In 2010, a major retrospective of her work opened at the MoMA in New York which included video recordings from the 1970s, photographs and documents, a chronological installation with actors recreating actions previously carried out by the artist, as well as the most extensive presentation carried out by Abramović: 716 and a half hours sitting motionless in front of a table in the museum’s atrium, where spectators were invited in turn to sit in front of her, to share the presence of the artist. Directed by Matthew Akers, the documentary about this retrospective, The Artist is Present, was released in 2012. It was nominated for best documentary at the 2013 Independent Spirit Awards and received the Audience Award for best documentary at the 2012 Berlin Film Festival. From this experience arose the idea to create the Marina Abramović Institute (MAI), an art centre located in Hudson (New York, USA) in which all kinds of cultural events, workshops and exhibitions related to performance and contemporary art would be held.
In 2011, she premiered Life and Death of Marina Abramović, a cross between theatre, opera and visual art, edited by Robert Wilson.
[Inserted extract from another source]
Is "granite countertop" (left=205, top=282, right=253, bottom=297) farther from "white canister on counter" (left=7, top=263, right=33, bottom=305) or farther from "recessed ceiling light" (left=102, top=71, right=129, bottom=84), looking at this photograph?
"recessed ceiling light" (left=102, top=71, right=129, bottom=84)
In 2016, she published her autobiography, Walking Through Walls, and in 2018 she made her debut as an operatic stage director with the play Pelléas et Mélisande at the Flanders Opera. In 2020, she premiered Seven Deaths of Maria Callas, an operatic montage around the figure of the diva. That same year, the Royal Academy of Arts programmed a retrospective on the Serbian artist’s work that had to be postponed until 2023 due to the COVID-19 pandemic.
Invested with the Austrian Commander Cross and an honorary doctorate from the University of Plymouth (2009), Abramović has received, among other awards, the Golden Lion for best artist at the Venice Biennale (1997), the Niedersächsischer Kunstpreis (2003), the New York Dance and Performance Award (2003) and the Cultural Leadership Award from the American Federation of Arts (2011).